*** EXTRACTED MATERIAL Section Begins ***

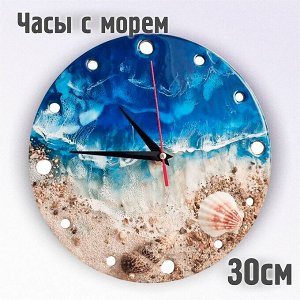 Часы  настенные из дерева с морем из эпоксидной смолы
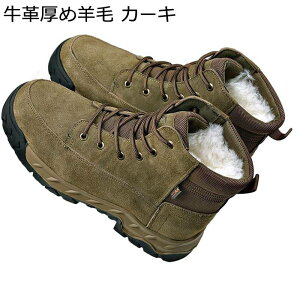 �X�G�[�h ���[�g���u�[�c �����Y �E�C���^�[�V���[�Y �n�C�J�b�g �҂ݏグ ��p�C �{�A�t�� �t�@�[���n �h�� �������� ���� ���C���Ή� ����~�� ����ɋ��� �A�E�g�h�A�V���[�Y �~�p �A��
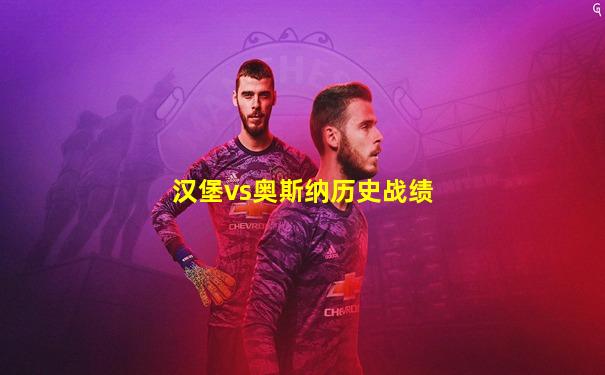 汉堡vs奥斯纳历史战绩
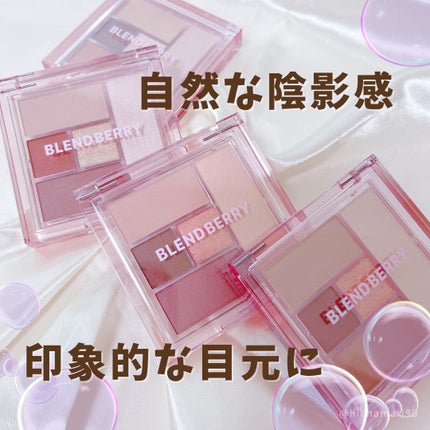 ブレンドベリー オールユーニード クリエイション/BLEND BERRY/マルチパレットを使ったクチコミ(1枚目)
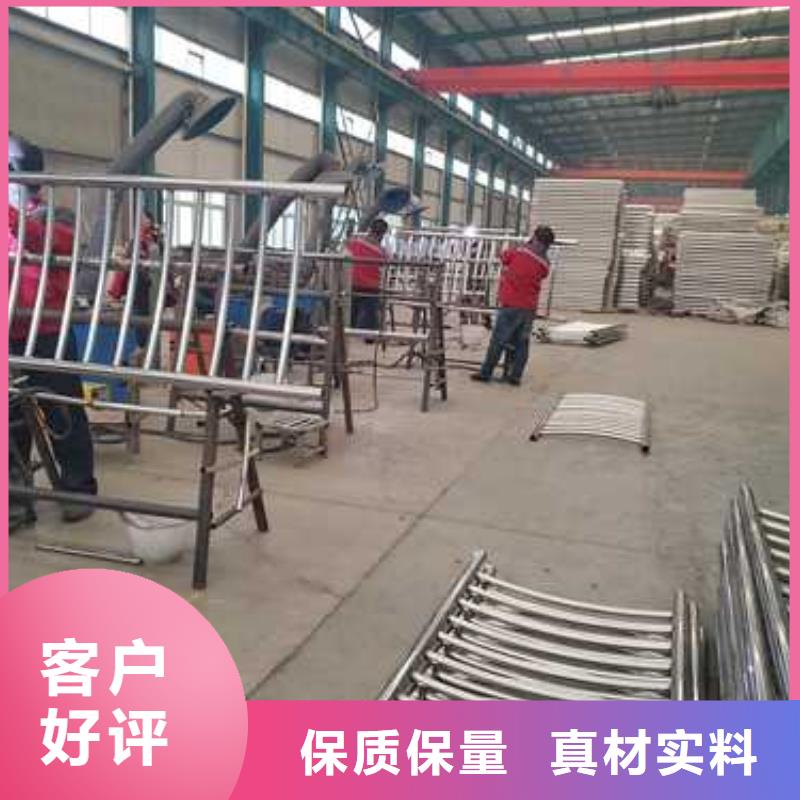 【不锈钢碳素钢复合管护栏桥梁护栏厂精挑细选好货】当地供应商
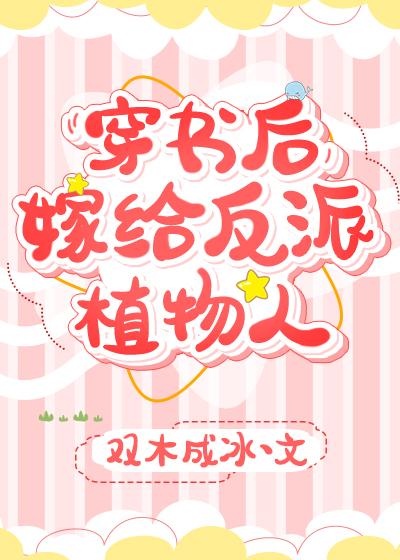 穿書後,嫁給反派植物人
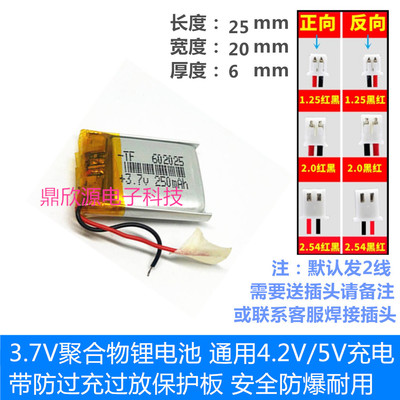 3.7V聚合物锂电池602025102025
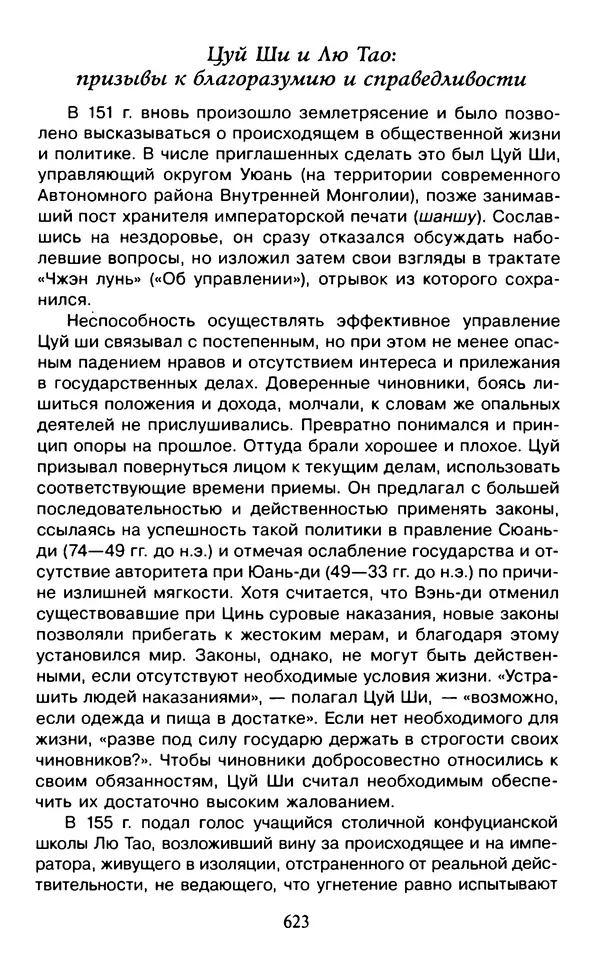 Александр Немировский - Древний Восток : Учебное пособие для вузов - Страница № 624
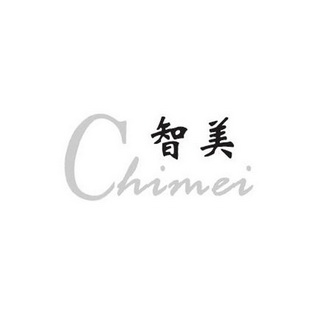  em>智美 /em>  em>chimei /em>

*** EXTRACTED MATERIAL Section Ends ***

- WHAT TO PRODUCE -
Quote each of the rows above verbatim, in their original order, and omit the pictures from your answer.

- WRITTEN ANSWER -
 Часы  настенные из дерева с морем из эпоксидной смолы
 �X�G�[�h ���[�g���u�[�c �����Y �E�C���^�[�V���[�Y �n�C�J�b�g �҂ݏグ ��p�C �{�A�t�� �t�@�[���n �h�� �������� ���� ���C���Ή� ����~�� ����ɋ��� �A�E�g�h�A�V���[�Y �~�p �A��
 汉堡vs奥斯纳历史战绩
 ブレンドベリー オールユーニード クリエイション/BLEND BERRY/マルチパレットを使ったクチコミ(1枚目)
 【不锈钢碳素钢复合管护栏桥梁护栏厂精挑细选好货】当地供应商
 穿書後,嫁給反派植物人
 3.7V聚合物锂电池602025102025
 Александр Немировский - Древний Восток : Учебное пособие для вузов - Страница № 624
  em>智美 /em>  em>chimei /em>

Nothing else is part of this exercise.